Una vez en la sala 7, Agatha
y Morritos comprendieron a qué se refería el señor Miller. Lo que la estancia
ofrecía no tenía nada que ver con los cuadros que habitualmente decoraban las
mansiones de Londres. La sala poseía una paleta de colores que anonadaba a
cualquier visitante. Era cierto que Agatha había visto alguna pintura poco
habitual en el almacén de su padre, pero nada comparado con aquello. Alfred,
por su parte, admiraba embelesado cada una de las obras de la sala. Aquella
explosión de ideas era tan distinta, que no sabía por dónde empezar.
—Es impresionante, ¿verdad
que sí? — susurró el señor Miller al oído del chico—. Sabía que te gustaría.

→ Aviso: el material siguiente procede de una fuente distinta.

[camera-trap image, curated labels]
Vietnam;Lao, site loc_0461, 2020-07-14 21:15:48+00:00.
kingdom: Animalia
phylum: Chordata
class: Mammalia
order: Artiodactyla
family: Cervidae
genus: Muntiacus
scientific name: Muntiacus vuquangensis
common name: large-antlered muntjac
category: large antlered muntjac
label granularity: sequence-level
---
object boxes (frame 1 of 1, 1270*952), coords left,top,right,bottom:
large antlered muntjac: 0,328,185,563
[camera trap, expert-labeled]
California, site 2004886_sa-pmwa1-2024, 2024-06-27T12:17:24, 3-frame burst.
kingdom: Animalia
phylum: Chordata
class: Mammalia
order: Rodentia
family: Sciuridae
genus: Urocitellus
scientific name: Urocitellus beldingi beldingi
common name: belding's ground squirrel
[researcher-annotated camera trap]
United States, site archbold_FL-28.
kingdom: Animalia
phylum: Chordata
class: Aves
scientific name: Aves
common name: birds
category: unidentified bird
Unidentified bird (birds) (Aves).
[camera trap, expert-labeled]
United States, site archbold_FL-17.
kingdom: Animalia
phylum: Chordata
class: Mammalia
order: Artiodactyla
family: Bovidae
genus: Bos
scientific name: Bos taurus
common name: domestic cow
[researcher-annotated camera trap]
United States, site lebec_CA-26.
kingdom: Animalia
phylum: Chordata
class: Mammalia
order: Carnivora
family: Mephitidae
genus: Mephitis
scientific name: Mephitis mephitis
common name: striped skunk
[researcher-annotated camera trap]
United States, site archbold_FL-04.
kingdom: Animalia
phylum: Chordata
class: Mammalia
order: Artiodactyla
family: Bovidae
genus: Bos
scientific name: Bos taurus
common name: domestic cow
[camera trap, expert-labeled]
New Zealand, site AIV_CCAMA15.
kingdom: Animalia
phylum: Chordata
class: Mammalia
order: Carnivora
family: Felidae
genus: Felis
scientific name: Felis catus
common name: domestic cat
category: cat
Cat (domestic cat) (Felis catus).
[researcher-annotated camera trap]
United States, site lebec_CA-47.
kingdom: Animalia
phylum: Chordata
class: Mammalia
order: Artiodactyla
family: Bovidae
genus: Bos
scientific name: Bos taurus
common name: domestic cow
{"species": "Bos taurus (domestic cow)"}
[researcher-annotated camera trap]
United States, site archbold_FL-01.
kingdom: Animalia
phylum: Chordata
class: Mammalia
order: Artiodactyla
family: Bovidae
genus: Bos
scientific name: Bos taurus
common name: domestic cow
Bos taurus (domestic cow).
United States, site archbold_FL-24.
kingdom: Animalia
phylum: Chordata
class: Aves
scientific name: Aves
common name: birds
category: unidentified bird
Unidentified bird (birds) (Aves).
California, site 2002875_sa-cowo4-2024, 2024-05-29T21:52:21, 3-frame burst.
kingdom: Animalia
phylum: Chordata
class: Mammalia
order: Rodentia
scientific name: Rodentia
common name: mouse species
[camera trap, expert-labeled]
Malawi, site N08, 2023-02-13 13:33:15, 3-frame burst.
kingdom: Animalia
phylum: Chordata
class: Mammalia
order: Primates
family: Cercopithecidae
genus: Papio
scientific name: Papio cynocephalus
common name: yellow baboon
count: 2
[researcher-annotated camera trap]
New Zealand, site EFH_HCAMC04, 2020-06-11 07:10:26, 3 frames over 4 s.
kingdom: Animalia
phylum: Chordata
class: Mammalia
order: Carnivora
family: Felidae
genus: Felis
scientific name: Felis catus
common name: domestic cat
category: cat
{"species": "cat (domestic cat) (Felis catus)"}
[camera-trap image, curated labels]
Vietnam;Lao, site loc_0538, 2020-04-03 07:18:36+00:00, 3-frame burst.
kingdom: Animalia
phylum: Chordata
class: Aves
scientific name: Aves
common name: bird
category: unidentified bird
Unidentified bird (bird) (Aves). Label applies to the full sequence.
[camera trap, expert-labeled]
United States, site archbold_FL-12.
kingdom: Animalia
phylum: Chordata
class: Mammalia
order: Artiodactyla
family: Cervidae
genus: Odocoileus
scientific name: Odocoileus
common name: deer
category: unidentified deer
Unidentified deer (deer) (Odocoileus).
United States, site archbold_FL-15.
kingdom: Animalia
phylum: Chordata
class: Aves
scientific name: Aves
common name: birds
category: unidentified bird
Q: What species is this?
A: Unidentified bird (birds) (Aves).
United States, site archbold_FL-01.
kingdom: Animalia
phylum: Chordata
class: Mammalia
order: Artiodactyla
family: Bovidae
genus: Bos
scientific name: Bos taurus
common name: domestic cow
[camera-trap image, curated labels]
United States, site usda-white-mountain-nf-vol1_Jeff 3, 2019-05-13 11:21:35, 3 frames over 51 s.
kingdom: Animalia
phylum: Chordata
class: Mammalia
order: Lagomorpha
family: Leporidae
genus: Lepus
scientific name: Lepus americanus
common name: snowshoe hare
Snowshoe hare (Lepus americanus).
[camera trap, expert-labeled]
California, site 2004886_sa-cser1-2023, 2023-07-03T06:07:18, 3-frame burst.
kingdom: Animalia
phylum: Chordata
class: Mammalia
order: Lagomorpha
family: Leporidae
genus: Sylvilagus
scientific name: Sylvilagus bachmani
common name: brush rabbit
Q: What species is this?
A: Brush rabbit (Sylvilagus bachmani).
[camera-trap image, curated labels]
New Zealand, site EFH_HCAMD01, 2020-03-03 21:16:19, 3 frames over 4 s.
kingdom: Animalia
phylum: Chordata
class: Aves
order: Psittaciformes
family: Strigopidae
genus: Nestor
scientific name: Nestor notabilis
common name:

Alfred intentó articular una
respuesta. Estaba deslumbrado por una de las pinturas, que mostraba la torre
Eiffel de un modo totalmente desordenado, como si estuviera descompuesta en
pedacitos. A pesar de que Alfred aún no había podido visitar el famoso
monumento, supo reconocer la torre nada más ver el cuadro. Jamás se le habría
ocurrido un modo tan original de representarla. Sin duda, aquel modo de pintar
era excepcional.
Iba a comentárselo al señor
Miller, pero se dio cuenta de que se había movido de su sitio. El padre de
Agatha se hallaba en el otro extremo de la sala y en aquellos momentos charlaba
amistosamente con otro hombre. Agatha y Morritos, que también se habían quedado
impactadas al ver la torre Eiffel desordenada, se aproximaron a Alfred, y los
tres aguardaron a que el señor Miller regresara.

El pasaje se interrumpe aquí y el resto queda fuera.